PAGE TEXT

"""

It’s a tale as old as time. You make the pledge to write more — in your journal, morning pages, or Substack newsletter — only to seldom crease the spine, spend nary one minute (much less 15) following “the artist’s way,” or draft even one newsletter.
Over the past nine months since my last newsletter (in which I audaciously shared my commitment to an ambitious new writing schedule lol), I’ve thought of this digital space often. Maybe I’ll write about this, I thought, when struck by some minor epiphany. Or: Maybe I’ll write during this pocket of time, when one would pop up. But mostly when I thought of the pause, an image would unfold in the space behind my eyes: a cursor on a blank screen — lonely, flickering, waiting. I’d go to sleep after reading yet another “White Lotus” recap on my phone, and the cursor would blink at me sleepily, wordlessly. Good night, cursor. I’d wake up, grind some coffee beans in a daze and fire up the work email, cursor still pulsing steadily. Oh, good morning, cursor. Coffee? The flashing dash — anthropomorphically like Clippy but less eager — even followed me to pilates, where, heavier than any ankle weight, it would balance on my foot during each repetition of leg lifts.
If you opened any of my 10 childhood or teenage journals, you wouldn’t get far before being deluged with apologies: “I’m so sorry I haven’t written in so long” read many of the intros, and in the sign-offs, “Tomorrow XYZ is happening, I promise to write about it!” I wasn’t ever sure who exactly I was apologizing to, but the self-loathing song and dance was a familiar re-entry point.
At a recent birthday party I spoke to another Substack writer about the anxiety around returning to writing after a prolonged absence. Consistency was harder than we each thought, and the pressure to produce, even if self-imposed, was a powerful force. We laughed knowing that probably no one even noticed the hiatus, so stuffed were people’s inboxes. But putting together this newsletter gave me so much satisfaction and even helped to buttress against despair during the pandemic. How had I abandoned it so abruptly and for so long?
1. I got a new job
One of my last entries reflected on how, after being diverted from a writing career for a decade, I finally scored a full-time journalism job. I’ve loved it and learned so much, and it keeps me busy!

"""

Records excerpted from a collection
"""

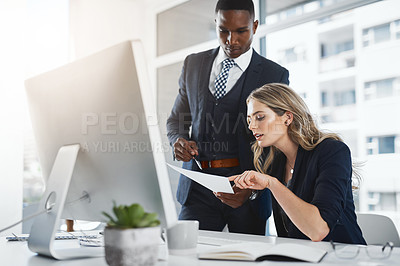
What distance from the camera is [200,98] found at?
2.61 m

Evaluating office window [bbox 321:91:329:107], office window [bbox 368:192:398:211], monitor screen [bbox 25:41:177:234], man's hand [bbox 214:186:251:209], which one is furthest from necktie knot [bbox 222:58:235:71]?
monitor screen [bbox 25:41:177:234]

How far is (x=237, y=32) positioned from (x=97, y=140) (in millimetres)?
1736

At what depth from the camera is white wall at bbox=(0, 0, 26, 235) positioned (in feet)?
9.91

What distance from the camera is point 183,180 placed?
2668 millimetres

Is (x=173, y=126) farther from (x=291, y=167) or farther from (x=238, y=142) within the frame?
(x=291, y=167)

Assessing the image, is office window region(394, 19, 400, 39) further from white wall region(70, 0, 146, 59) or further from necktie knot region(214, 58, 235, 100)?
white wall region(70, 0, 146, 59)

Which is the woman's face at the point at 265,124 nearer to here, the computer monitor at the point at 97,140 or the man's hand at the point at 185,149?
the man's hand at the point at 185,149

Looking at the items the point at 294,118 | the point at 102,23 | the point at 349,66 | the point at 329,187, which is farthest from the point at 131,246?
Answer: the point at 102,23

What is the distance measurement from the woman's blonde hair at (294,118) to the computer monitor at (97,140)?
3.84 feet

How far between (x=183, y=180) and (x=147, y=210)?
70.5 inches

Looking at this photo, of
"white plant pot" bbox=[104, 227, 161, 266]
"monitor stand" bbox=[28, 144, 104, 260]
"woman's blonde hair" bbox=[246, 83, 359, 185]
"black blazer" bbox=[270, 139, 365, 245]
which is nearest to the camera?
"white plant pot" bbox=[104, 227, 161, 266]

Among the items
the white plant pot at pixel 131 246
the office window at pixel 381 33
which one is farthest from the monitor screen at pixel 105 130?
the office window at pixel 381 33

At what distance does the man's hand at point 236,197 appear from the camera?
241cm

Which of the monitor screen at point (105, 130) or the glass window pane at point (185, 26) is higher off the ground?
the glass window pane at point (185, 26)
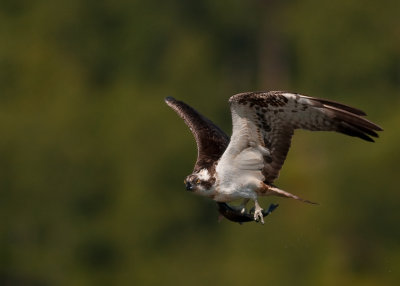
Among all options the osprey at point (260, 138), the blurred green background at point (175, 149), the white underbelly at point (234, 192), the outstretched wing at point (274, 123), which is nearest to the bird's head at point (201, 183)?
the osprey at point (260, 138)

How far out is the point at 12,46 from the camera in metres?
72.1

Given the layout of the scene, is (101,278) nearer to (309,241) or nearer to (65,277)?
(65,277)

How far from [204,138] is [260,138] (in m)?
1.61

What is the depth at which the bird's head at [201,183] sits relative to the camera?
20156 millimetres

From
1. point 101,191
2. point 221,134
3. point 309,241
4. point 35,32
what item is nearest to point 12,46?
point 35,32

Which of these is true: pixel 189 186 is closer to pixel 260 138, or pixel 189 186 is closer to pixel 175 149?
pixel 260 138

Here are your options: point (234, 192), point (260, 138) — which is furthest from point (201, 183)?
point (260, 138)

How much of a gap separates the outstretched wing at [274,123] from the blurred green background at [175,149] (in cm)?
1931

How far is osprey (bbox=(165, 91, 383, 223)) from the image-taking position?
1944 centimetres

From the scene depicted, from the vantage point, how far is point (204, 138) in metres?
21.5

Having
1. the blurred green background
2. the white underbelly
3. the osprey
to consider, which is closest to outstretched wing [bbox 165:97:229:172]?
the osprey

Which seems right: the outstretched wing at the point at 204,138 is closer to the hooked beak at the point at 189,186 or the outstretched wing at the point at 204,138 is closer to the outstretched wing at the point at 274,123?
the hooked beak at the point at 189,186

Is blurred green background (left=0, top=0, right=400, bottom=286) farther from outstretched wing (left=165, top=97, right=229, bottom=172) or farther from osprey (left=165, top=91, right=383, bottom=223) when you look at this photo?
osprey (left=165, top=91, right=383, bottom=223)

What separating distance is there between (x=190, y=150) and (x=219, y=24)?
103 ft
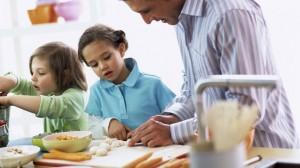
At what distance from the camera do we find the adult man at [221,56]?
4.57 ft

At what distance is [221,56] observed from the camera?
57.3 inches

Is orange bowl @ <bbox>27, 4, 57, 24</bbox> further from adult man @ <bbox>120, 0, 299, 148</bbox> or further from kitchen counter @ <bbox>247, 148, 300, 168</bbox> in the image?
kitchen counter @ <bbox>247, 148, 300, 168</bbox>

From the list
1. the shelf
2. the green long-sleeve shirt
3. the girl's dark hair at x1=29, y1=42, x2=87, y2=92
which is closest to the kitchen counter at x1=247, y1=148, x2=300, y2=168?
the green long-sleeve shirt

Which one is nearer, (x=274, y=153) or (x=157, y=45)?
(x=274, y=153)

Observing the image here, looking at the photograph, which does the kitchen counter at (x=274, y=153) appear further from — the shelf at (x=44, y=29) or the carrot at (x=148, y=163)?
the shelf at (x=44, y=29)

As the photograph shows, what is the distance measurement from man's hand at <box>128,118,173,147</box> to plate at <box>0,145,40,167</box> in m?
0.31

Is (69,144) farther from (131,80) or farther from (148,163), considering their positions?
(131,80)

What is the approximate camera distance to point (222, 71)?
1479 mm

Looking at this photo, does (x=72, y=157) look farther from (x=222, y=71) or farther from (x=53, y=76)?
(x=53, y=76)

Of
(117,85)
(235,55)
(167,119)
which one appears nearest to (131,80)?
(117,85)

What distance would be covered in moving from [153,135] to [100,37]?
0.74 m

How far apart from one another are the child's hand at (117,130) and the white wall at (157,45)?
1117 millimetres

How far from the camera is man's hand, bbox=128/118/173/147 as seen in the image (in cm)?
157

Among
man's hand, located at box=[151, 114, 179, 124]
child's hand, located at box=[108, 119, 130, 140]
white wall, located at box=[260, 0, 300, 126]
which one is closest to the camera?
man's hand, located at box=[151, 114, 179, 124]
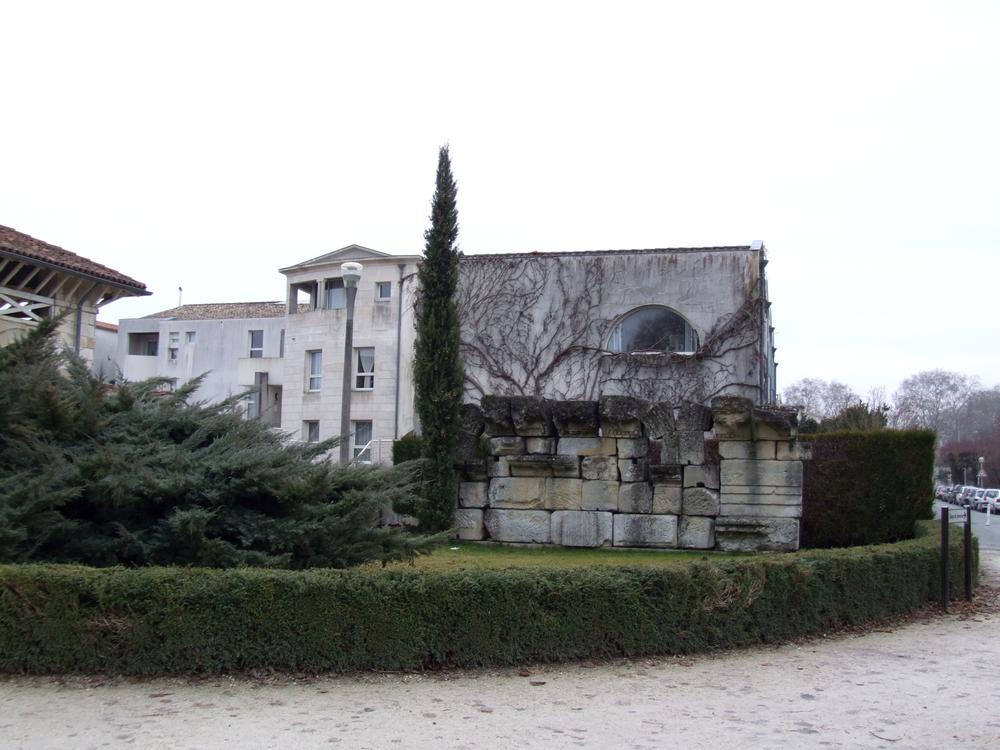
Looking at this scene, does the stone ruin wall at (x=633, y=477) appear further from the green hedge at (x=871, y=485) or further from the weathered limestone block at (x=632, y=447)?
the green hedge at (x=871, y=485)

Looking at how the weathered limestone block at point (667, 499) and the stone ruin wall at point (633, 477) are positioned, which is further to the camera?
the weathered limestone block at point (667, 499)

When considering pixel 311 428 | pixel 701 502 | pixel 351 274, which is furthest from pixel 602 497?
pixel 311 428

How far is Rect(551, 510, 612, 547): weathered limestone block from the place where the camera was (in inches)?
543

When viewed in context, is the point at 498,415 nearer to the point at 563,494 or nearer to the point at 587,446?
the point at 587,446

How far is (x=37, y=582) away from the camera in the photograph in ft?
21.7

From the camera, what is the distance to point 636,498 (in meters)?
13.8

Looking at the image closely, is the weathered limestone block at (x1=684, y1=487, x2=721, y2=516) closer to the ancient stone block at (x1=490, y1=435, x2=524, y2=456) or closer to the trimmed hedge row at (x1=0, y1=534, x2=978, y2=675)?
the ancient stone block at (x1=490, y1=435, x2=524, y2=456)

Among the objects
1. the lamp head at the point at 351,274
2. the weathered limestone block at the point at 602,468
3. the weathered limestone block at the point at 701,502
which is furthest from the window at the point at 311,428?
the weathered limestone block at the point at 701,502

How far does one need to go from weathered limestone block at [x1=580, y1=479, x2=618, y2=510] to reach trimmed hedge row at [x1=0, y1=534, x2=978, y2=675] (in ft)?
18.0

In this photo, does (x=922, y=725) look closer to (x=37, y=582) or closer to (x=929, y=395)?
(x=37, y=582)

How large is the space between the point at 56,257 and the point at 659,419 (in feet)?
52.2

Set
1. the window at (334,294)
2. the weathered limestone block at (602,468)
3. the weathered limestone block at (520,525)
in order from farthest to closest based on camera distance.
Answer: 1. the window at (334,294)
2. the weathered limestone block at (520,525)
3. the weathered limestone block at (602,468)

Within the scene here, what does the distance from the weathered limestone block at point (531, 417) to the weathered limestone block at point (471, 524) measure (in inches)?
63.0

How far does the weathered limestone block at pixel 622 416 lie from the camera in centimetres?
1367
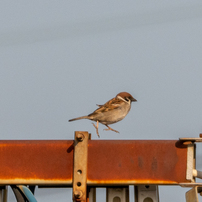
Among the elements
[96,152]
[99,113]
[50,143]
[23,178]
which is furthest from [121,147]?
[99,113]

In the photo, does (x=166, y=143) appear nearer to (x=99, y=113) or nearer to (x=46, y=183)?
(x=46, y=183)

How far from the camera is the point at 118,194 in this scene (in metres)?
2.73

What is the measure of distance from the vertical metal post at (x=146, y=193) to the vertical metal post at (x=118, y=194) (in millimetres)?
73

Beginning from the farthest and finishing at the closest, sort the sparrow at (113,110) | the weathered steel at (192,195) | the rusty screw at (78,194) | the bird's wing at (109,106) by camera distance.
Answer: the bird's wing at (109,106), the sparrow at (113,110), the rusty screw at (78,194), the weathered steel at (192,195)

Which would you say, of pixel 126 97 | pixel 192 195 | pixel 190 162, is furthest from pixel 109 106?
pixel 192 195

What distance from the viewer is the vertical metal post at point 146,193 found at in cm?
271

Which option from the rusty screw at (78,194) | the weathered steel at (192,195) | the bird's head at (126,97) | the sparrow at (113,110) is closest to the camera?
the weathered steel at (192,195)

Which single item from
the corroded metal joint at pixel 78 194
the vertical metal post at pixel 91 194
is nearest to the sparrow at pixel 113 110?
the vertical metal post at pixel 91 194

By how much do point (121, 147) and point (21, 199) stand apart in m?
0.76

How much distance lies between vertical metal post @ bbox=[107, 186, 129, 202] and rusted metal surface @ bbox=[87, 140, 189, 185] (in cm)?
11

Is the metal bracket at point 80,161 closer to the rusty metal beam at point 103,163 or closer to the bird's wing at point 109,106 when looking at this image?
the rusty metal beam at point 103,163

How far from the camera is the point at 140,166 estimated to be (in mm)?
2691

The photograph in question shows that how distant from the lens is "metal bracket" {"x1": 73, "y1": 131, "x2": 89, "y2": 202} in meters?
2.62

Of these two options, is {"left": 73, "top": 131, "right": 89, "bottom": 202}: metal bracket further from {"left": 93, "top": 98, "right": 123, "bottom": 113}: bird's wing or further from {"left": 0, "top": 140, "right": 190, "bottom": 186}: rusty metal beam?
{"left": 93, "top": 98, "right": 123, "bottom": 113}: bird's wing
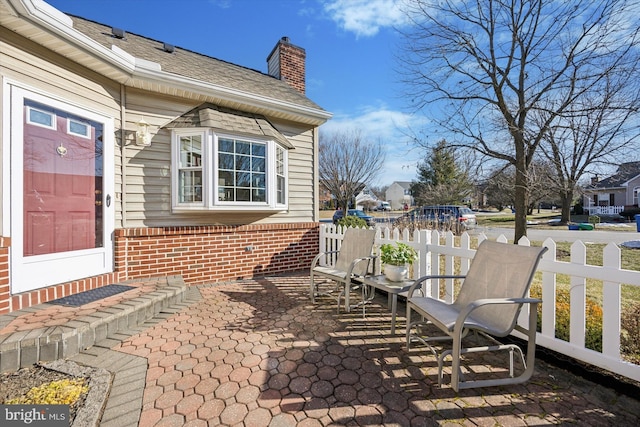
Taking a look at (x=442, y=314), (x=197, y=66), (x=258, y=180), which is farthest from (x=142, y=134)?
(x=442, y=314)

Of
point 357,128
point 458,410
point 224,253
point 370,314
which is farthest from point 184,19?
point 357,128

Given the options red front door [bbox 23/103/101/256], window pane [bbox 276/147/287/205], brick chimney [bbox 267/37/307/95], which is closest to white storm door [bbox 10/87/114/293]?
red front door [bbox 23/103/101/256]

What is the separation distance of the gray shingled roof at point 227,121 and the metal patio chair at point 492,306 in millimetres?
4132

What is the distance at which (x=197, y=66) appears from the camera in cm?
604

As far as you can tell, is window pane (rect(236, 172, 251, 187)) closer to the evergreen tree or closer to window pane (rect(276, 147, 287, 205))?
window pane (rect(276, 147, 287, 205))

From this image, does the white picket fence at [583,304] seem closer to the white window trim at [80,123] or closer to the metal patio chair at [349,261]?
the metal patio chair at [349,261]

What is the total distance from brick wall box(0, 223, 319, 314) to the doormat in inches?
3.0

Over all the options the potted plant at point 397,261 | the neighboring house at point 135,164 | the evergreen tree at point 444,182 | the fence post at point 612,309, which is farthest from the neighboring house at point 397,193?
the fence post at point 612,309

"""

PROBLEM TO SOLVE
Answer these questions using the post about returning to writing.
1. How many months had passed since the writer's last newsletter?
2. How many childhood or teenage journals does the writer mention?
3. Where did the writer talk with another Substack writer about returning to writing after a long absence?

EXERCISE ANSWER
1. Nine months.
2. 10.
3. At a recent birthday party.